╭─ Text provided

In the first step, the pupil and outer iris boundaries are detected and the iris is transformed to a normalized texture of \(W\times H=512\times 64\) pixels according to the rubbersheet model [16], see Fig. 1a, b. The dimension of the normalized iris texture is derived from IS ISO/IEC 29794-6:2015 [20], where the iris radius, i.e. the radius of a circle approximating the iris–sclera boundary, is required to be at least 80 pixels. Subsequently, contrast-limited adaptive histogram equalization (CLAHE) [59] is applied to the texture resulting in an enhanced texture, as shown in Fig. 1c. CLAHE is performed using a block size of \(40\times 64\) pixels, 256 histogram bins and a clipping limit of 1. Similar image enhancement techniques are employed in conventional iris recognition systems relying on global feature extractors [7]. It can be observed that enhancing the contrast of the extracted iris texture significantly increases the amount of detected keypoints. By stretching the histogram of pixel intensities, detected keypoints exhibit higher contrast, i.e. numerous keypoints, which might have been discarded in the original image or the normalized texture due to low contrast, are now retained. Since CLAHE is performed locally, a rather uniform distribution of detected keypoints is obtained, which can not be achieved by operating a global contrast threshold in case images or image regions vary in contrast.

╰─

Aim of the task ▸ In the passage on iris texture processing, what block size is used when CLAHE is performed?

╭─ Information provided

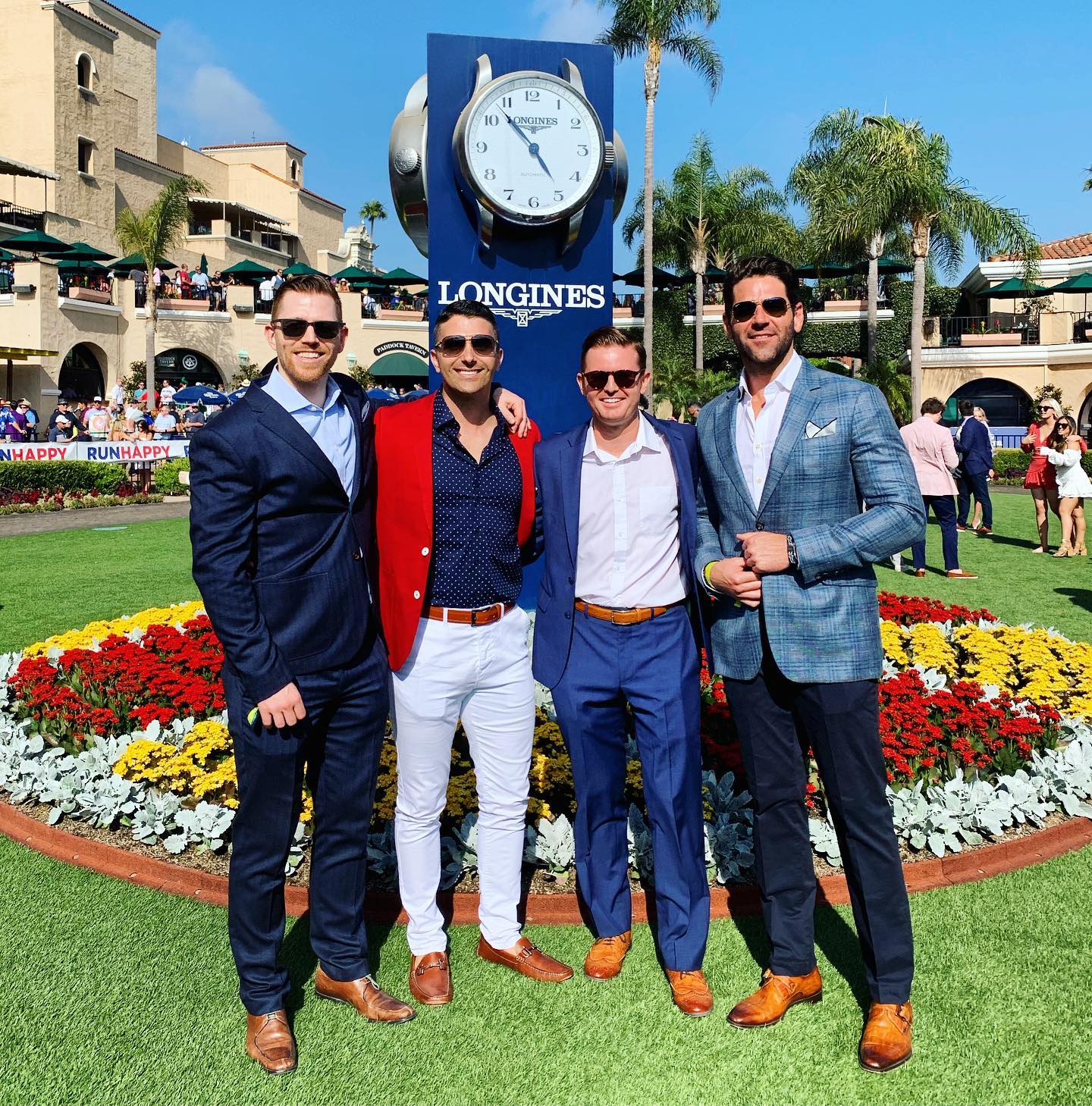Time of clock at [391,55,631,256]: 4:53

╰─

Response ▸ 40 × 64 pixels